Note : il est bien entendu indispensable
d'avoir vu le film pour lire l'analyse (et indispensable tout court
d'ailleurs).
Note 2 : le retour
: ces incapables de Pixar
ayant décidé de faire un film sur des fourmis, et en
conséquence de souvent ne leur accorder qu'une place minime
dans le cadre, j'ai parfois dû entourer à l'image la
partie qui nous intéresse pour des raisons de
lisibilité. D'avance je m'excuse pour cette gêne
esthétique et espère que vous ne me brûlerez
pas vif, du moins pas avant que j'ai fini.
Présentation de la
colonie
Toute la première partie du film est
consacrée à la présentation de la colonie et
de ses habitants, son mode de fonctionnement et sa
hiérarchie. Voyons comment cela nous est exposé
:
P1O
Un ouvrier fourmi entre dans le champ par le bas en
grimpant sur la plante...
P1Q
...puis il enlève la graine pour la lancer
à des fourmis qui l'attendent au sol (hors-champ pour
l'instant)...
P1S
...avant de continuer de grimper et de sortir du
champ par le haut, exactement au même moment que la mise au
point change pour se faire sur le deuxième niveau de
profondeur de champ où l'on peut apercevoir de nombreuses
fourmis grimper à leur tours sur les plantes et faire la
même action que le premier ouvrier.
Cette première introduction au monde des
fourmis nous a déjà appris une chose : seule, une
fourmi ouvrière n'est rien (elle entre dans le champ par le
bas, signe d'infériorité), et elle ne peut
s'élever qu'à condition de compter sur les autres (le
changement de mise au point montre ici un travail de groupe, ce qui
permet à la première fourmis de sortir du champ par
le haut, d'être plus forte).
P2C
Les ouvriers au sol attrapent les récoltes
que leurs lancent les ouvriers cueilleurs. Ils se dirigent vers la
droite.
P4G
P5A
La direction des fourmis aux plans 4 et 5 est
incontestablement la droite, que ce soit pour aller déposer
leur récolte ou pour repartir.
P6A
Ici encore, les fourmis se dirigent vers la droite
du cadre.

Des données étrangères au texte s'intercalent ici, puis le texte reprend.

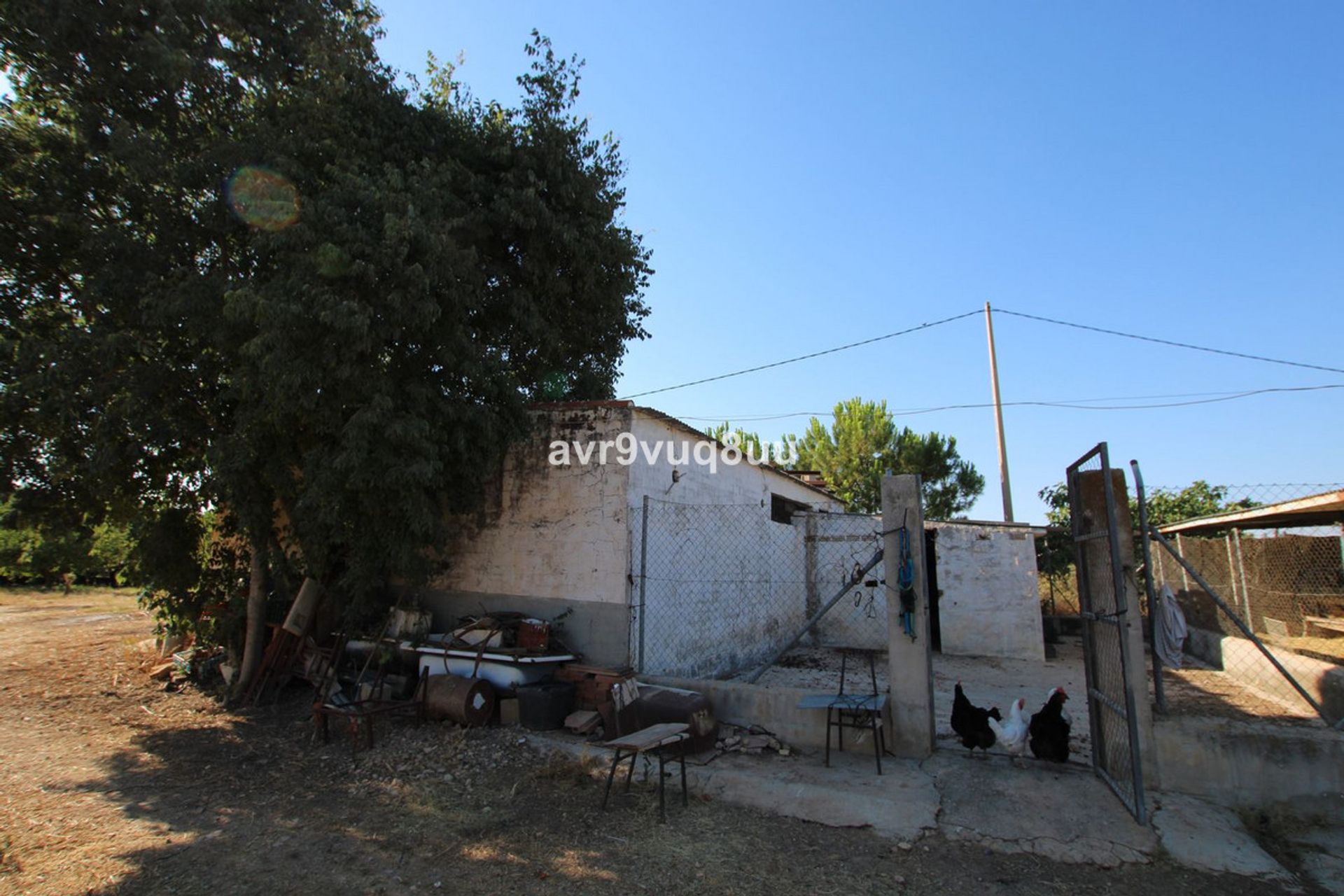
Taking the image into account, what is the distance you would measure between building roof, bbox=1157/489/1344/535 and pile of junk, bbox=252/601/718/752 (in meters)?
6.71

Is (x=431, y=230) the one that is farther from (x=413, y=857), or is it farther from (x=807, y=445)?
(x=807, y=445)

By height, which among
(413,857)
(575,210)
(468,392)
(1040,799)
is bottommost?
(413,857)

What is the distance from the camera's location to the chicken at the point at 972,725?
17.8ft

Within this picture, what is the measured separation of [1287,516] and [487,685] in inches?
419

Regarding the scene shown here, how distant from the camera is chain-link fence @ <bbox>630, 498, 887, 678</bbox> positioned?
7891 mm

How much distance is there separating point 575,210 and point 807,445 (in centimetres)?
2091

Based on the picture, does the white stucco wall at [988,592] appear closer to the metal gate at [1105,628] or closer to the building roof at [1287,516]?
the building roof at [1287,516]

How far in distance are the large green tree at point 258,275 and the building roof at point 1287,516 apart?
344 inches

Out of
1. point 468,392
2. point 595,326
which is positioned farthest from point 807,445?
point 468,392

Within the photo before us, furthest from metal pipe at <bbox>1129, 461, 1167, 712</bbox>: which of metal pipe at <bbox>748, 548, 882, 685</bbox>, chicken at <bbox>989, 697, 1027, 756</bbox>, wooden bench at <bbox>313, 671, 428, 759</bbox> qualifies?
wooden bench at <bbox>313, 671, 428, 759</bbox>

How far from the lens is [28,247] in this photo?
290 inches

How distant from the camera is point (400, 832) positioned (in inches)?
185

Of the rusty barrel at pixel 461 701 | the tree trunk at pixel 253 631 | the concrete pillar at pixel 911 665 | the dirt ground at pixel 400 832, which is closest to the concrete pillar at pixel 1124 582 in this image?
the dirt ground at pixel 400 832

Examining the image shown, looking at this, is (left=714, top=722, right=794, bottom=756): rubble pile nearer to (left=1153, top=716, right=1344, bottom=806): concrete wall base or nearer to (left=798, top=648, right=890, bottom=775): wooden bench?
(left=798, top=648, right=890, bottom=775): wooden bench
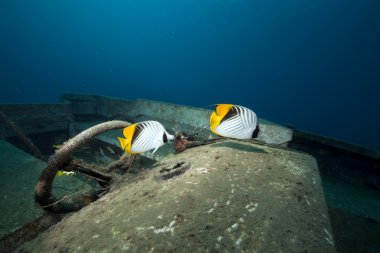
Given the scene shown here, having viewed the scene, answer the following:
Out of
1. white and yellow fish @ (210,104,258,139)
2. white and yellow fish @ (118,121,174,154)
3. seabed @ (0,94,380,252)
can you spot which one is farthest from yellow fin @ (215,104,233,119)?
white and yellow fish @ (118,121,174,154)

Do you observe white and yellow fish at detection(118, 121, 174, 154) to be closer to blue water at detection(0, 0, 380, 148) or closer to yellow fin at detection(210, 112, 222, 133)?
yellow fin at detection(210, 112, 222, 133)

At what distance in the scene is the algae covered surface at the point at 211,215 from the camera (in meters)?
1.17

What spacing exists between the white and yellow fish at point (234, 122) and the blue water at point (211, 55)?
34217 millimetres

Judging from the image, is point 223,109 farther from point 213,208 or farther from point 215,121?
point 213,208

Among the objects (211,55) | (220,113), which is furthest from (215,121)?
(211,55)

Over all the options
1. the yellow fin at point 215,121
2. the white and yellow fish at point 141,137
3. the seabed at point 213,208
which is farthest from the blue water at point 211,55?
the yellow fin at point 215,121

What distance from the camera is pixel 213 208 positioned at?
1411 millimetres

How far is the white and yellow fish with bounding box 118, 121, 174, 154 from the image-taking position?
6.48ft

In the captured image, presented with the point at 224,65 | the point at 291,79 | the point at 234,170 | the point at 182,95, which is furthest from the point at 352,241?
the point at 182,95

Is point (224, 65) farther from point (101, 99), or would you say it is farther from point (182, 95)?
point (101, 99)

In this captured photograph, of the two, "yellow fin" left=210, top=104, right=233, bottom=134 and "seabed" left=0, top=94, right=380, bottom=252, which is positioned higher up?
"yellow fin" left=210, top=104, right=233, bottom=134

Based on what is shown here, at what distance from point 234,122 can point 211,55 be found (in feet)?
353

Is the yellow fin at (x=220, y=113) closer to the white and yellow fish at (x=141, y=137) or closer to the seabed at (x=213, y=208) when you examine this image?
the seabed at (x=213, y=208)

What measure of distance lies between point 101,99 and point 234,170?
7615 mm
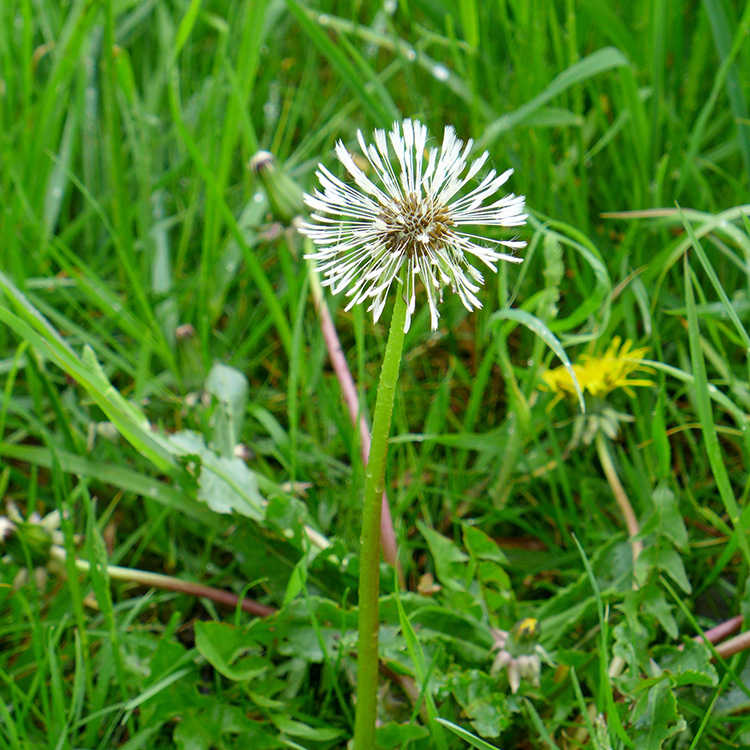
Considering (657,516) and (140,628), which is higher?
(657,516)

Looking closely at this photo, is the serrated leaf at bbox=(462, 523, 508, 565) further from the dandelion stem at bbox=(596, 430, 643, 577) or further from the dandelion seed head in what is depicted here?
the dandelion seed head

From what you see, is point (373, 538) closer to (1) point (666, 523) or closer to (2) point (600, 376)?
(1) point (666, 523)

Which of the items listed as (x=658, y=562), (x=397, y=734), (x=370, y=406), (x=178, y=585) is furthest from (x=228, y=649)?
(x=658, y=562)

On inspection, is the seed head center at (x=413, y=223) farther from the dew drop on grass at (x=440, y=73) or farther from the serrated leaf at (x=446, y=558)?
the dew drop on grass at (x=440, y=73)

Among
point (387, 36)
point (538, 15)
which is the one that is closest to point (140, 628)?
point (538, 15)

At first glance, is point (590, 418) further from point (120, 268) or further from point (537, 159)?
point (120, 268)

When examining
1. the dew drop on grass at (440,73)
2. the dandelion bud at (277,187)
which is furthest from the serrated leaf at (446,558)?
the dew drop on grass at (440,73)
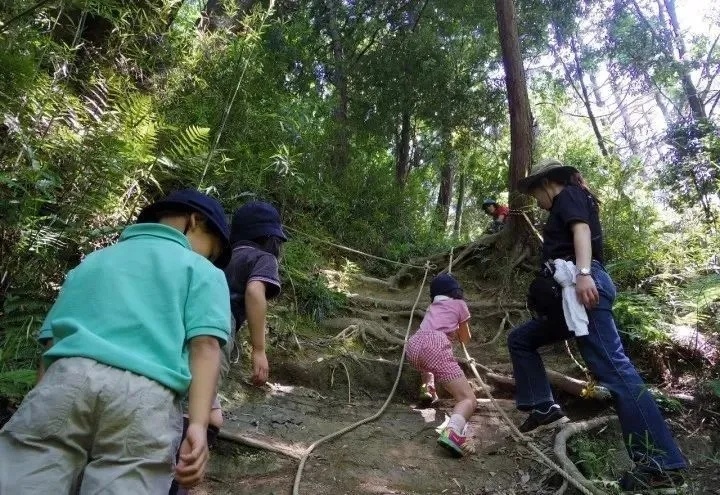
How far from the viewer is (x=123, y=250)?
152cm

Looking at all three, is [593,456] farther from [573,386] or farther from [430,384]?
[430,384]

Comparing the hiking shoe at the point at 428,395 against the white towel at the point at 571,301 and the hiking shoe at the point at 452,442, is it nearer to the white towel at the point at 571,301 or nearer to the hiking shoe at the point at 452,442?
the hiking shoe at the point at 452,442

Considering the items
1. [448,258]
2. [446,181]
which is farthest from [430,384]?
[446,181]

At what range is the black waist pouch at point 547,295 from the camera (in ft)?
10.0

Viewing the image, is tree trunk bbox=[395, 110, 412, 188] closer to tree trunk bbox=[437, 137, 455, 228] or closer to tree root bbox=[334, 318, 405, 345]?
tree trunk bbox=[437, 137, 455, 228]

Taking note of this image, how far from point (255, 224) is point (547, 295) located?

Notons la direction en diagonale qui, couplée
à la direction vers la droite, forme la direction la plus
facile dans un plan (nous sommes habitués à lire de
gauche et à droite, et notre vision de la pesanteur nous
fait penser que les choses tombent plutôt que
s'élèvent).
P11C
P12B
Enfin, tous les plans mettant en scène les
ouvriers les montrent dirigés et/ou se dirigeant vers la
droite du cadre.
La direction vers la droite permet de clarifier les
choses d'un point de vue géographique : à chaque fois
que des personnages du film se dirigent vers la droite (du moins
lorsqu'ils se trouvent dans une aire de voyage), c'est qu'ils vont
vers la colonie, et inversement.
La droite est également la « bonne
direction » de la colonie pour les ouvriers.
P14B
P14C
Alors que toute les fourmis ouvrières sont
bloqués par une horrible feuille tombée pile poile
sur leur chemin et que tout espoir semblait perdu, viennent
à leur secours deux gaillards chevaliers. Bon en
réalité il s'agit des deux premiers membres des
gérants de la colonie que l'on voit. Ils entrent dans le
champ par le haut, symbole de puissance et
d'autorité.
Leur autorité étant établie,
cela laisse libre cours aux réal' pour s'en servir afin de
continuer d'installer les bases de la mise en scène du
film.
P16C
P17A
P18C
Car où se place logiquement
l' « autorité » pour parler aux
ouvriers ? A droite, dirigée vers la gauche. Ainsi dans ces
quelque plans, les réalisateurs ont donnés à
cette place particulière la fonction « tête
de la colonie », fonction que l'on retrouvera tout au
long du film.
Mais que va-t-il donc bien se passer si cette
autorité-là était confrontée à
l' « autorité suprême » ?
Si les réalisateurs se contentaient de passer directement
à la Reine, en laissant cette « autorité
mineure » à sa place dans le cadre, cela ne
diminuerait-il pas l'autorité de la Reine ?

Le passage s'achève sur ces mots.